[27] See Plate XXI. in Chap. III. Vol. IV.

[28] The reader should, of course, refer for further details on this subject to the chapters on Imagination in Vol. II., of which I am only glancing now at the practical results.

[29] See Edinburgh Lectures, p. 217.


CHAPTER VIII.

OF THE TRUE IDEAL: THIRDLY, GROTESQUE.

§ 1. I have already, in the Stones of Venice, had occasion to analyze, as far as I was able, the noble nature and power of grotesque conception; I am not sorry occasionally to refer the reader to that work, the fact being that it and this are parts of one whole, divided merely as I had occasion to follow out one or other of its branches; for I have always considered architecture as an essential part of landscape; and I think the study of its best styles and real meaning one of the necessary functions of the landscape-painter; as, in like manner, the architect cannot be a master-workman until all his designs are guided by understanding of the wilder beauty of pure nature.

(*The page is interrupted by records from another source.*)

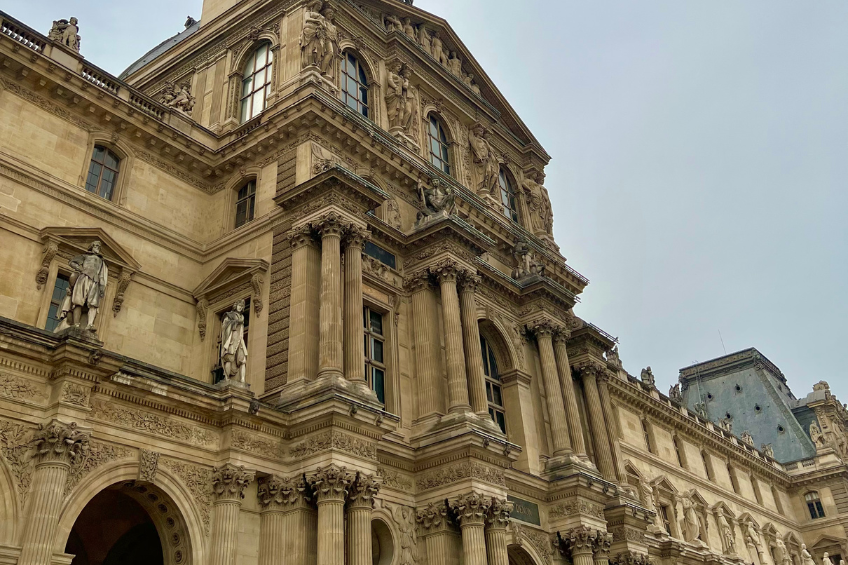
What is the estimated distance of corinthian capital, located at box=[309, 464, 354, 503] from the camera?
1841 cm

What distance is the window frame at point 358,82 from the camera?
28.5 m

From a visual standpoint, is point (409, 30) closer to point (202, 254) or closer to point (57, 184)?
point (202, 254)

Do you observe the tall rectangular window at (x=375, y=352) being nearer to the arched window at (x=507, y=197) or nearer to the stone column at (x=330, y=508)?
the stone column at (x=330, y=508)

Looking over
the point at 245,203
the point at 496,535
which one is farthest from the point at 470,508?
the point at 245,203

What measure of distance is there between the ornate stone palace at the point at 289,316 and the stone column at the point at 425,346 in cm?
8

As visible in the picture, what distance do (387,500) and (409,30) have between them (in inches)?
827

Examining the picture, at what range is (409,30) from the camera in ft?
111

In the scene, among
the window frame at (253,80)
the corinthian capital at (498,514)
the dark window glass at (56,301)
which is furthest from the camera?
the window frame at (253,80)

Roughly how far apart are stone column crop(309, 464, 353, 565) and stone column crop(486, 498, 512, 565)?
5418mm

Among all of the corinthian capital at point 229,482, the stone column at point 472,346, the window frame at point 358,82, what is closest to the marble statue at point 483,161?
the window frame at point 358,82

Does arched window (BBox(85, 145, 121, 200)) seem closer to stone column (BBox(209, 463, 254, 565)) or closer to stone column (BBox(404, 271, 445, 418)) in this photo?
stone column (BBox(404, 271, 445, 418))

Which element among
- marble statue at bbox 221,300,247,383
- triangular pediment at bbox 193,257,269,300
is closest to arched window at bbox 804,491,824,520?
triangular pediment at bbox 193,257,269,300

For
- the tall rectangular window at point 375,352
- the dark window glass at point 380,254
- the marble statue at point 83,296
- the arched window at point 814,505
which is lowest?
the marble statue at point 83,296

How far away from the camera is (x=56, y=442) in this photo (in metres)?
14.8
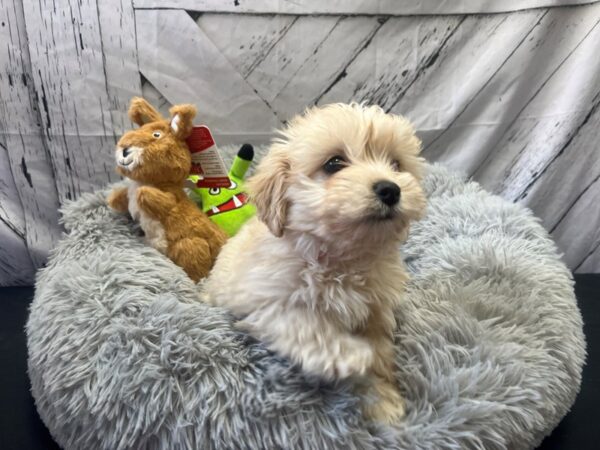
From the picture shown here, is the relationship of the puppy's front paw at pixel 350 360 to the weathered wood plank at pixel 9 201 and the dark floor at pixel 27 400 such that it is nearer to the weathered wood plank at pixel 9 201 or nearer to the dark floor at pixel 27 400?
the dark floor at pixel 27 400

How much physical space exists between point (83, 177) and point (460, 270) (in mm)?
1307

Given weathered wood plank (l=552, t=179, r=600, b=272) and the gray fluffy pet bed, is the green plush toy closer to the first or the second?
the gray fluffy pet bed

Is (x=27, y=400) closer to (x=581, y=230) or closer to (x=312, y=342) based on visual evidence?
(x=312, y=342)

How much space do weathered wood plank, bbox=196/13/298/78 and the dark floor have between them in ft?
3.64

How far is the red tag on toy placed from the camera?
Answer: 1520 mm

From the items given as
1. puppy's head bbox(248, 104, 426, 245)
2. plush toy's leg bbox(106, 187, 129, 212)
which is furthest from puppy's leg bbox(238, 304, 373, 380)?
plush toy's leg bbox(106, 187, 129, 212)

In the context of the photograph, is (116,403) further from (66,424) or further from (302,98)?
(302,98)

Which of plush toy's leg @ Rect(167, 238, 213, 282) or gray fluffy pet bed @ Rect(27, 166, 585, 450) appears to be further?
plush toy's leg @ Rect(167, 238, 213, 282)

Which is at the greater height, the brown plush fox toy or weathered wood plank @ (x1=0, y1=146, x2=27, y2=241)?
the brown plush fox toy

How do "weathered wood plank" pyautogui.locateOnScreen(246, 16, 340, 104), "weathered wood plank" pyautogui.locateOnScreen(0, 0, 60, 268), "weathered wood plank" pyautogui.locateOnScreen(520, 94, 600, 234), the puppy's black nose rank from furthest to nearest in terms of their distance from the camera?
"weathered wood plank" pyautogui.locateOnScreen(520, 94, 600, 234) < "weathered wood plank" pyautogui.locateOnScreen(246, 16, 340, 104) < "weathered wood plank" pyautogui.locateOnScreen(0, 0, 60, 268) < the puppy's black nose

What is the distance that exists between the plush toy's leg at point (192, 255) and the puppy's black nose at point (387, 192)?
0.70 m

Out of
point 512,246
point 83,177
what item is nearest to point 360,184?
point 512,246

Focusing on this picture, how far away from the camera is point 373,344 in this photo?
1094 mm

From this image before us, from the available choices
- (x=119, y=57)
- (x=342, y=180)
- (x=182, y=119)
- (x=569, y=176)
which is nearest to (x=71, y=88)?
(x=119, y=57)
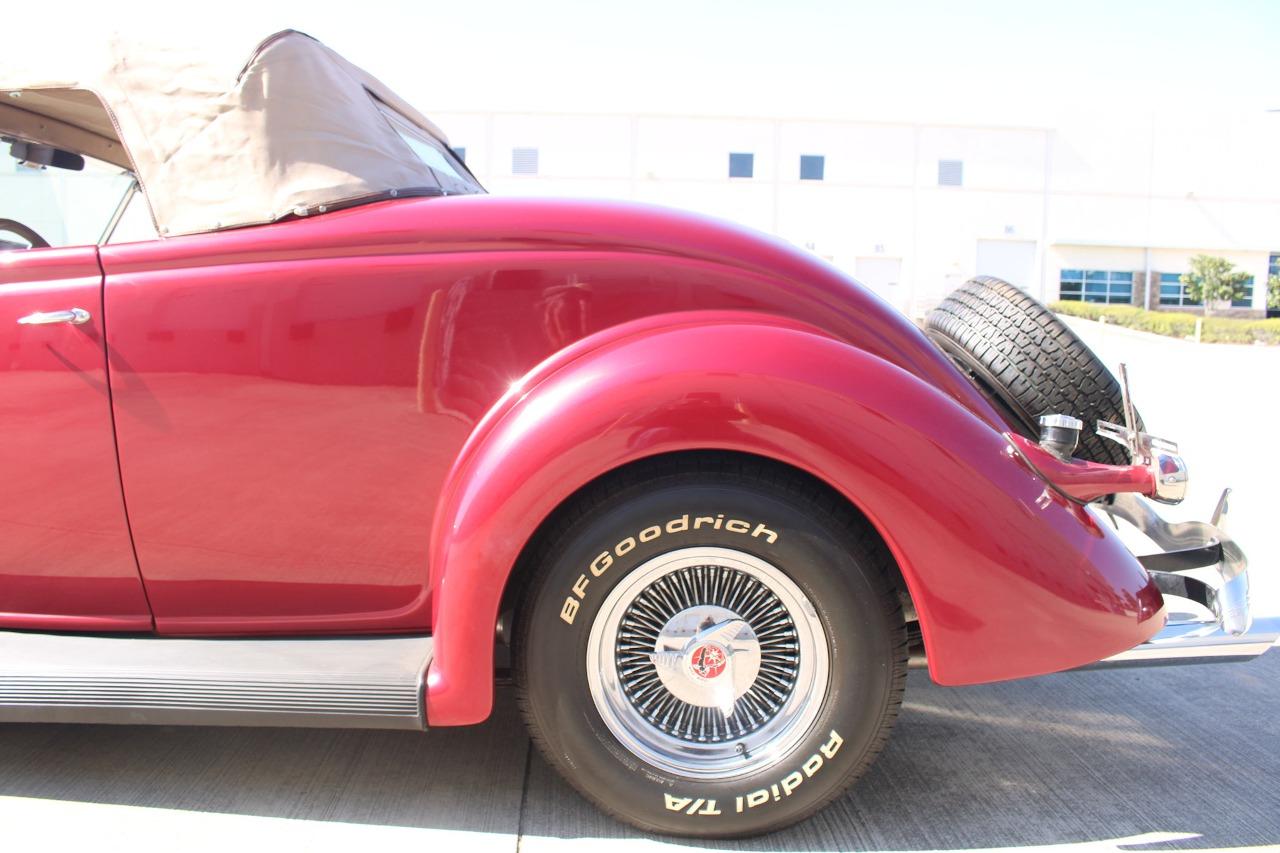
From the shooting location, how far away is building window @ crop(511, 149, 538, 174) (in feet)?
122

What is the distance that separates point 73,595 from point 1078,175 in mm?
A: 42644

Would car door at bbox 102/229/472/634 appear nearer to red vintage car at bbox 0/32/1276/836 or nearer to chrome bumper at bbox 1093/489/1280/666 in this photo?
red vintage car at bbox 0/32/1276/836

But, be this as it may, the discussion of the grotesque element belonged most properly to the essay on architecture, in which that element must always find its fullest development.

§ 2. The Grotesque is in that chapter[30] divided principally into three kinds:

(A). Art arising from healthful but irrational play of the imagination in times of rest.

(B). Art arising from irregular and accidental contemplation of terrible things; or evil in general.